--- INSTRUCTIONS ---
A - Reproduce the Father's Day post word for word, from "I remember my" up to and including "of a lifetime!".
B - Extend the Father's Day post about the writer's father, picking up after its final sentence.
Start of DOCUMENT PASSAGE
Sunday, June 20, 2010

My Father's Day

I remember my Dad from later in his life, not as the young, unmarried, man who left a farm made useless by Oklahoma’s dust bowl. I remember most the years he spent caring for my Mom. By her side, steadying her movements, traveling when many ALS patients could not. Mom couldn’t turn over so he woke several times at night to make her comfortable. He became the cook, not only doing an excellent job of it but also leaving us a large book of his collected recipes to enjoy. For a short few years he wore khaki’s and drove a pickup pulling a camper trailer. When Mom passed away, he spent what time he had fishing Oklahoma and Texas lakes.

He accomplished most of what people now call a “bucket list.” The year before he passed away we were able to take a cruise to Alaska, one place he had always wanted to visit. Dad was 83 and we also took our granddaughter, 14. A trip of a lifetime!
End of DOCUMENT PASSAGE
Start of RECORD SET
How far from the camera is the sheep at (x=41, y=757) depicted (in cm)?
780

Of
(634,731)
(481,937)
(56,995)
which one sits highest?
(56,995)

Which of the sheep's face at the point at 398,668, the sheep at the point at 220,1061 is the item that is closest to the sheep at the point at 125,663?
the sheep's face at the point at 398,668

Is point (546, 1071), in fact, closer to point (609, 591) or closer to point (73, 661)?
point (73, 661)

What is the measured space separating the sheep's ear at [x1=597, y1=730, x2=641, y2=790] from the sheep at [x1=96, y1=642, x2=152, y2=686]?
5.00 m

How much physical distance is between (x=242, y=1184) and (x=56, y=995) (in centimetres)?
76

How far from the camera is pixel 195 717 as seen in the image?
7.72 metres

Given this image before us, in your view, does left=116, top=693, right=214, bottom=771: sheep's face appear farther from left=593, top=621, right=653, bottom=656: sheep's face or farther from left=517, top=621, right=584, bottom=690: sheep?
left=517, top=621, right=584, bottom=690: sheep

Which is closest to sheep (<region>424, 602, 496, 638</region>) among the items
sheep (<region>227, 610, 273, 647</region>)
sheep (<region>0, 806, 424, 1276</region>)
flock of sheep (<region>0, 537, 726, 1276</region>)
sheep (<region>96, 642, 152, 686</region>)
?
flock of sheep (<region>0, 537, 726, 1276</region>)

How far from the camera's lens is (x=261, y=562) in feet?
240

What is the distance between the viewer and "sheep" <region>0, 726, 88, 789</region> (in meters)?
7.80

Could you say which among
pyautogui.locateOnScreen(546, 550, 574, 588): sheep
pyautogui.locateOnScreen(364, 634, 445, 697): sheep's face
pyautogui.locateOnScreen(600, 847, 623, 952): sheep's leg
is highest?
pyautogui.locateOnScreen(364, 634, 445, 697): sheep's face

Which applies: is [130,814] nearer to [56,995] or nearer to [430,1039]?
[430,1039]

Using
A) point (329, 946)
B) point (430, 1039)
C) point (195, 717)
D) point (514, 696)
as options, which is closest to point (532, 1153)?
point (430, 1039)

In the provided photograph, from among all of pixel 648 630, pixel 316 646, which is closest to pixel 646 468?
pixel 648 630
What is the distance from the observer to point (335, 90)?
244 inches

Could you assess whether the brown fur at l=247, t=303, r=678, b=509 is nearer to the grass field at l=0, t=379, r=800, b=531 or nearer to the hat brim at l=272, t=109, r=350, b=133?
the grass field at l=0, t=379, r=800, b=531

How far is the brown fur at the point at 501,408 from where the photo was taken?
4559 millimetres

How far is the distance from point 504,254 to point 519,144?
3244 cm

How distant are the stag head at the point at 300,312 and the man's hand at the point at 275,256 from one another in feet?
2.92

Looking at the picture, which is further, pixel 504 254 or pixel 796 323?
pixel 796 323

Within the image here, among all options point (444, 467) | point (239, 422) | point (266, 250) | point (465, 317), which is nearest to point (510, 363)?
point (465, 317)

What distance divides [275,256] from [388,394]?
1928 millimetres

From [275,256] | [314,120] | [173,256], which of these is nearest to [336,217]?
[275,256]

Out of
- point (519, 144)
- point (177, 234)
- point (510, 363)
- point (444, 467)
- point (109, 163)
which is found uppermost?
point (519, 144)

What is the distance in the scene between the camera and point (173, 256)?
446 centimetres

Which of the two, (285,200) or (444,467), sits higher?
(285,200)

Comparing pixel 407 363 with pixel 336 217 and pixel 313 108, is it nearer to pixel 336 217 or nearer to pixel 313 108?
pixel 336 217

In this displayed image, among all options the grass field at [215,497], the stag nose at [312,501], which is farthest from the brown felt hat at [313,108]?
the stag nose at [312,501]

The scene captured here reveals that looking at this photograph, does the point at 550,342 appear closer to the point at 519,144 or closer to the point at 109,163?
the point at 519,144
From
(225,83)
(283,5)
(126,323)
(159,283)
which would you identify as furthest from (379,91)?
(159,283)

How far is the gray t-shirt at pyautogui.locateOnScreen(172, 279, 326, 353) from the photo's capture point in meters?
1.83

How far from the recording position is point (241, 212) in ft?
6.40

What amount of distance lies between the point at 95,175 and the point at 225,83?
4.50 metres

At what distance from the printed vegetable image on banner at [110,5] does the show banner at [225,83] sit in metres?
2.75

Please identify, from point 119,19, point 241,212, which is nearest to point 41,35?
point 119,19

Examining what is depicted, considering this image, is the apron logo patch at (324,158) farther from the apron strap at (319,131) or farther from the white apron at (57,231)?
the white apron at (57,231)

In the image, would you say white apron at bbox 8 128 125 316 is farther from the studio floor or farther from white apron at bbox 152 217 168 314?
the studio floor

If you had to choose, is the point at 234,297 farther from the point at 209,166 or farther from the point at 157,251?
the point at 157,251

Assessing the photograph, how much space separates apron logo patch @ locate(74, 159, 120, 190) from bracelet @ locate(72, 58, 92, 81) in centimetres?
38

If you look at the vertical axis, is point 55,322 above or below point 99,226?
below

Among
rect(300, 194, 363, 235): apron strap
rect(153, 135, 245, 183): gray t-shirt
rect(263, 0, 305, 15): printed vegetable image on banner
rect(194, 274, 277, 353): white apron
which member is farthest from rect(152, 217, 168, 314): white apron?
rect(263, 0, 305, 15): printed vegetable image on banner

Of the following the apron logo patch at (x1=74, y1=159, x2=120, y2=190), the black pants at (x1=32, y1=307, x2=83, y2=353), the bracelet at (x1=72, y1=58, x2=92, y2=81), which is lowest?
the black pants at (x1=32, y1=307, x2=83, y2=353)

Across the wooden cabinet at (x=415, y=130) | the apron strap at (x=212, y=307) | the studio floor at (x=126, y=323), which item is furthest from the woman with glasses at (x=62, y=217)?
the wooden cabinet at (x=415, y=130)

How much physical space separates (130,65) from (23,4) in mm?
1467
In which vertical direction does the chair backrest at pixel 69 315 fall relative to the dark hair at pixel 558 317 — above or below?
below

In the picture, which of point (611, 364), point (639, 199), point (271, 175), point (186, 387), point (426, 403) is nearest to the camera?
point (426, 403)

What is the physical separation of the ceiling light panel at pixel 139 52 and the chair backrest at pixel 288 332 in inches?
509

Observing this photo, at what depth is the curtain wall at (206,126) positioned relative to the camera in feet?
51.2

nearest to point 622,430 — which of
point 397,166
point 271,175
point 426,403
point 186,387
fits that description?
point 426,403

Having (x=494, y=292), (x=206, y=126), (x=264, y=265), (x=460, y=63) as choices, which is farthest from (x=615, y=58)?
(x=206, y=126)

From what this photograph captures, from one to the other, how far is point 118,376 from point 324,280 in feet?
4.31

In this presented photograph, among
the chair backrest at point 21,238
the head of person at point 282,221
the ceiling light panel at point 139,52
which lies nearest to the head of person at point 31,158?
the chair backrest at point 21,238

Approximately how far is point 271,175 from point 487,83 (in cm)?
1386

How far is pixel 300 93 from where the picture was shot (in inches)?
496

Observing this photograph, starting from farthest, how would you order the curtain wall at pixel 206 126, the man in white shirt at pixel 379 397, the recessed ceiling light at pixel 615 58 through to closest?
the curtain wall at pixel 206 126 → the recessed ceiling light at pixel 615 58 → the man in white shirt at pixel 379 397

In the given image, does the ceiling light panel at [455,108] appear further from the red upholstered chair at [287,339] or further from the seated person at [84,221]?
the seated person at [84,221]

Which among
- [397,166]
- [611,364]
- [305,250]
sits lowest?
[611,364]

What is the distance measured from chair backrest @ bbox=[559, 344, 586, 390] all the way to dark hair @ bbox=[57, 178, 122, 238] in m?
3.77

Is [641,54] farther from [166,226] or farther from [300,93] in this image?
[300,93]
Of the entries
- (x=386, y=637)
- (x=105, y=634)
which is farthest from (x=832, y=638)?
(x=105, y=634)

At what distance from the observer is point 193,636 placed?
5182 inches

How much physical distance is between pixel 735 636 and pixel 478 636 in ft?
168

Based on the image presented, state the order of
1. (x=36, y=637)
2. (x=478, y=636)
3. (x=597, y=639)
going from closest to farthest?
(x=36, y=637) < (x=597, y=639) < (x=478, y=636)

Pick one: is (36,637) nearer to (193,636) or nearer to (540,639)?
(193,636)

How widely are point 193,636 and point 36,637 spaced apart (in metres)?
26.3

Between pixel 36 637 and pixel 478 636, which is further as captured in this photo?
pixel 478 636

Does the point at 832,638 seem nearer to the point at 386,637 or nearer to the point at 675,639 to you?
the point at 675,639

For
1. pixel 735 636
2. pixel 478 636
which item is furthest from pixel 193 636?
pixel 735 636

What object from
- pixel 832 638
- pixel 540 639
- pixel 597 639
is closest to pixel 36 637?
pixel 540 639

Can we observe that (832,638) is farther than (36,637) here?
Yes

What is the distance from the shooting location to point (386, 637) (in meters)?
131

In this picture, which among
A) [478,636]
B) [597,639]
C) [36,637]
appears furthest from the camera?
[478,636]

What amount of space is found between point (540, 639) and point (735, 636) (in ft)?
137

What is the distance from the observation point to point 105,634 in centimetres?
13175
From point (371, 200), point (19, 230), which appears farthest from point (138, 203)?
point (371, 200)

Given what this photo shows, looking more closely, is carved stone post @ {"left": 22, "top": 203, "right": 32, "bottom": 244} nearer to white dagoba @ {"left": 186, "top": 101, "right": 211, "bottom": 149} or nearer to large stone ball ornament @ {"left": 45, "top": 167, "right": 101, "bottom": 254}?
End of RECORD SET
--- RESPONSES TO THE EXERCISE ---
A -
I remember my Dad from later in his life, not as the young, unmarried, man who left a farm made useless by Oklahoma’s dust bowl. I remember most the years he spent caring for my Mom. By her side, steadying her movements, traveling when many ALS patients could not. Mom couldn’t turn over so he woke several times at night to make her comfortable. He became the cook, not only doing an excellent job of it but also leaving us a large book of his collected recipes to enjoy. For a short few years he wore khaki’s and drove a pickup pulling a camper trailer. When Mom passed away, he spent what time he had fishing Oklahoma and Texas lakes.

He accomplished most of what people now call a “bucket list.” The year before he passed away we were able to take a cruise to Alaska, one place he had always wanted to visit. Dad was 83 and we also took our granddaughter, 14. A trip of a lifetime!

B -
The one thing he did not get to do was to see an x-ray of his own skull. He always wanted to see if there were cracks and scars from an accident at fourteen. He was laying down in the backseat of a car when it was struck by another. He came to in a room he did not recognize, with a dark-haired lady sitting beside his bed. He asked her where he was and she said at the doctor’s house. He asked, “Do I know you?” and she left the room crying. He had been unconscious for five days and had not recognized his own mother.

His short-term memory was affected for the rest of his life. Studying each morning what might have been forgotten from the day before, he graduated valedictorian of his class. For years he worked as a roofer in California. Returning to Oklahoma when his mother became ill, he went to work for American Airlines in security. He carried a notebook with his daily routines, careful not to forget his duties. I have a sketch made for his retirement with signatures from co-workers who admired him.

My Dad’s school held a reunion each year, though the school itself had closed, consolidated with others in the area. The year Mom passed away, he was asked to give the blessing. Later he told us about it. As he prayed, his eyes were drawn upward to movement. In front of him, Mom was walking toward him, bright in white and smiling. He could never quite describe the peace he felt afterward, the assurance that the Lord had allowed to him.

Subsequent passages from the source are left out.